**** ПРЕДОСТАВЛЕННЫЕ ДАННЫЕ

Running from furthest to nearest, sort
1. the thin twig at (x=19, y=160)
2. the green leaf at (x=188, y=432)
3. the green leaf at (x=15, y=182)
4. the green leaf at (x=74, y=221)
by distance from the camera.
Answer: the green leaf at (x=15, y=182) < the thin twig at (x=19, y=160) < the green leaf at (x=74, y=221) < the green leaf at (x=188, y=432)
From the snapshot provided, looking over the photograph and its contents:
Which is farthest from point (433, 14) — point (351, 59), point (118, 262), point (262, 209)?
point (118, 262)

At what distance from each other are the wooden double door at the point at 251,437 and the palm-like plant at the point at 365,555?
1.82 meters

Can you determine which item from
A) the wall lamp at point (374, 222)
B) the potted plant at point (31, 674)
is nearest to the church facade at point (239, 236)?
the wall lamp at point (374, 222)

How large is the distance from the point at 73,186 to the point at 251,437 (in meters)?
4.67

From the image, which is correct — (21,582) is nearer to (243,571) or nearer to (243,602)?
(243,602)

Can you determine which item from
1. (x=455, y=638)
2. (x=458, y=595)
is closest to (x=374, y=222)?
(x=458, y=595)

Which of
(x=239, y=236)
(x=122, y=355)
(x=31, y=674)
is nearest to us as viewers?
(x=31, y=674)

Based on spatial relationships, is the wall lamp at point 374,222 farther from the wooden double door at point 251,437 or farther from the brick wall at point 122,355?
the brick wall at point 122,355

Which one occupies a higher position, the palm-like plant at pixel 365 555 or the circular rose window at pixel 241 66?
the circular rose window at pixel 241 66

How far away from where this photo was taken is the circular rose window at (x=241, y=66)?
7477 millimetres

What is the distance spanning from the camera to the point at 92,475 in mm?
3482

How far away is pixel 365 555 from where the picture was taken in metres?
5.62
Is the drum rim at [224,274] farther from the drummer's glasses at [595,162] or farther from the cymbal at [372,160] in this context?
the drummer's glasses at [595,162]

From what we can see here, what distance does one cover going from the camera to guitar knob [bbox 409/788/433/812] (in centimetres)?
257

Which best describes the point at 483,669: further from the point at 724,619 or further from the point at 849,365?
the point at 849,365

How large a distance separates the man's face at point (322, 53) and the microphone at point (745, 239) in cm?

********

▶ _ЧТО ТРЕБУЕТСЯ_
Верните все записи выше дословно, не меняя ни одной строки.

▶ _ОТВЕТ НИЖЕ_
Running from furthest to nearest, sort
1. the thin twig at (x=19, y=160)
2. the green leaf at (x=188, y=432)
3. the green leaf at (x=15, y=182)
4. the green leaf at (x=74, y=221)
by distance from the camera.
Answer: the green leaf at (x=15, y=182) < the thin twig at (x=19, y=160) < the green leaf at (x=74, y=221) < the green leaf at (x=188, y=432)
From the snapshot provided, looking over the photograph and its contents:
Which is farthest from point (433, 14) — point (351, 59), point (118, 262), point (262, 209)?
point (118, 262)

At what distance from each other are the wooden double door at the point at 251,437 and the palm-like plant at the point at 365,555?
1.82 meters

Can you determine which item from
A) the wall lamp at point (374, 222)
B) the potted plant at point (31, 674)
is nearest to the church facade at point (239, 236)?
the wall lamp at point (374, 222)

How large is the distance from the point at 73,186 to the point at 251,437 (in meters)?
4.67

From the image, which is correct — (21,582) is nearer to (243,571) or nearer to (243,602)?
(243,602)

Can you determine which item from
1. (x=455, y=638)
2. (x=458, y=595)
is closest to (x=374, y=222)?
(x=458, y=595)

Which of
(x=239, y=236)
(x=122, y=355)
(x=31, y=674)
is nearest to us as viewers?
(x=31, y=674)

Based on spatial relationships, is the wall lamp at point 374,222 farther from the wooden double door at point 251,437 or farther from the brick wall at point 122,355?
the brick wall at point 122,355

Which one occupies a higher position, the palm-like plant at pixel 365 555 or the circular rose window at pixel 241 66?
the circular rose window at pixel 241 66

How far away from where this photo was taken is the circular rose window at (x=241, y=66)?
7477 millimetres

What is the distance spanning from the camera to the point at 92,475 in mm?
3482

How far away is pixel 365 555 from where the picture was taken in metres?
5.62
Is the drum rim at [224,274] farther from the drummer's glasses at [595,162] or farther from the cymbal at [372,160] in this context?
the drummer's glasses at [595,162]

From what we can see here, what distance does one cover going from the camera to guitar knob [bbox 409/788/433/812] (in centimetres)?
257

Which best describes the point at 483,669: further from the point at 724,619 or further from the point at 849,365?
the point at 849,365

How large a distance separates the man's face at point (322, 53) and the microphone at point (745, 239) in cm?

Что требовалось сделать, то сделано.